A política de descrédito

As autoridades defendem também que o relatório da eurodeputada, que serviu de base para a condenação do Parlamento Europeu, “não apresenta novas vias de sustentabilidade em relação ao conteúdo da campanha que tem sido levada a cabo, ao longo dos anos, através da cruzada do activista político Rafael Marques, mas também através da estratégia liderada pela UNITA que visa apenas a induzir os parlamentares europeus a darem cobertura a um plano diabólico cuja extensão e intenções a maioria destes não compreende”.

Então, o Rafael Marques, sozinho, trava uma “cruzada” contra o presidente e o MPLA ao longo dos anos? Cruzada para quê? É diabólico lutar pelas liberdades de imprensa e de expressão? É mesmo satânico defender os direitos humanos e a democracia? Na lógica do MPLA, sim. Contra esse neo-fundamentalismo aparentemente “religioso” do MPLA, qualquer argumento em contrário pode configurar mais um crime, de blasfémia. Aos parlamentares europeus, o MPLA não sustenta as acusações sobre os “planos diabólicos” contra o seu poder.

----------

Instruções de trabalho:
1. Transcreva, pela ordem em que surgem, todas as frases interrogativas do excerto sobre a política de descrédito.
2. Reproduza o trecho do excerto sobre a política de descrédito que vai de "Então, o Rafael" a "o seu poder.", trocando "direitos humanos" por "direitos civis".
3. Retome o excerto sobre a política de descrédito a partir do ponto em que termina.

Informação fornecida:
----------

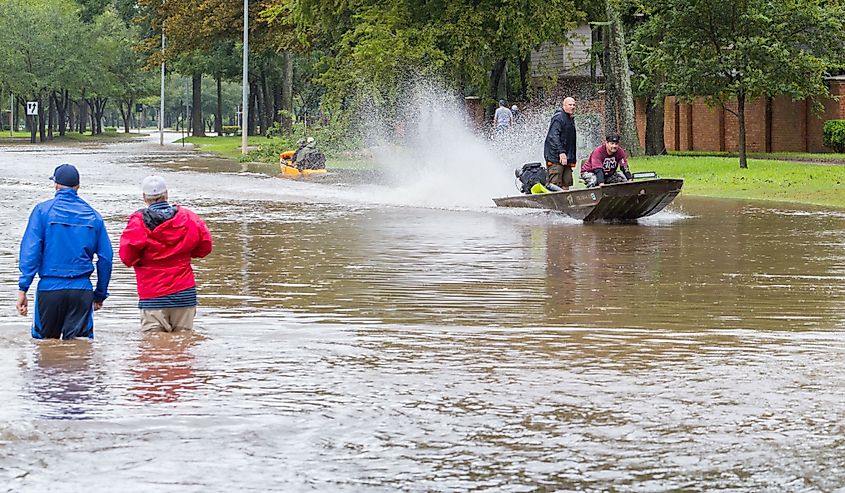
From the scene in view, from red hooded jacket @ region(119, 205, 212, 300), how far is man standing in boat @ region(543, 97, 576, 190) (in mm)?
12993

----------

Respostas esperadas:
1.
Então, o Rafael Marques, sozinho, trava uma “cruzada” contra o presidente e o MPLA ao longo dos anos?
Cruzada para quê?
É diabólico lutar pelas liberdades de imprensa e de expressão?
É mesmo satânico defender os direitos humanos e a democracia?

2.
Então, o Rafael Marques, sozinho, trava uma “cruzada” contra o presidente e o MPLA ao longo dos anos? Cruzada para quê? É diabólico lutar pelas liberdades de imprensa e de expressão? É mesmo satânico defender os direitos civis e a democracia? Na lógica do MPLA, sim. Contra esse neo-fundamentalismo aparentemente “religioso” do MPLA, qualquer argumento em contrário pode configurar mais um crime, de blasfémia. Aos parlamentares europeus, o MPLA não sustenta as acusações sobre os “planos diabólicos” contra o seu poder.

3.
Os parlamentares do MPLA acusam ainda Ana Gomes de ser frustrada e de ser movida “por um complexo de inferioridade motivado pelo reconhecimento do impacto positivo nas vidas dos cidadãos, nomeadamente as oportunidades de emprego para os portugueses”.

Abusos de poder mal disfarçados

Nas suas justificações, os representantes do poder angolano descrevem então os casos mais relevantes de violação dos direitos humanos.

Sobre José Marcos Mavungo, limitam-se a referir a sua detenção a 14 de Março passado e a sua condenação a seis anos de prisão por crime de incitação à rebelião. Para demonstrarem que não houve violação alguma, declaram: “Os advogados de defesa anunciaram à imprensa angolana que apresentarão recurso à sentença”.

Ainda sobre Cabinda, o documento refere também o caso do advogado Arão Tempo, detido no mesmo dia e “acusado de crime de sedição”. Por desconhecimento da data de libertação condicional de Arão Tempo, os parlamentares do MPLA informam o presidente do Parlamento Europeu de que o mesmo foi solto "a X de X de 2015". Não recorreram sequer ao Google para pesquisar a data a nem tiveram saldo para telefonar ao tribunal ou ao governo provincial de Cabinda para confirmarem a data.

Segundo as autoridades angolanas, o caso do cidadão Rafael Marques também é elucidativo. “Foi condenado em primeira instância pelo Tribunal Provincial de Luanda a seis meses de pena suspensa pelo crime de denúncia caluniosa”.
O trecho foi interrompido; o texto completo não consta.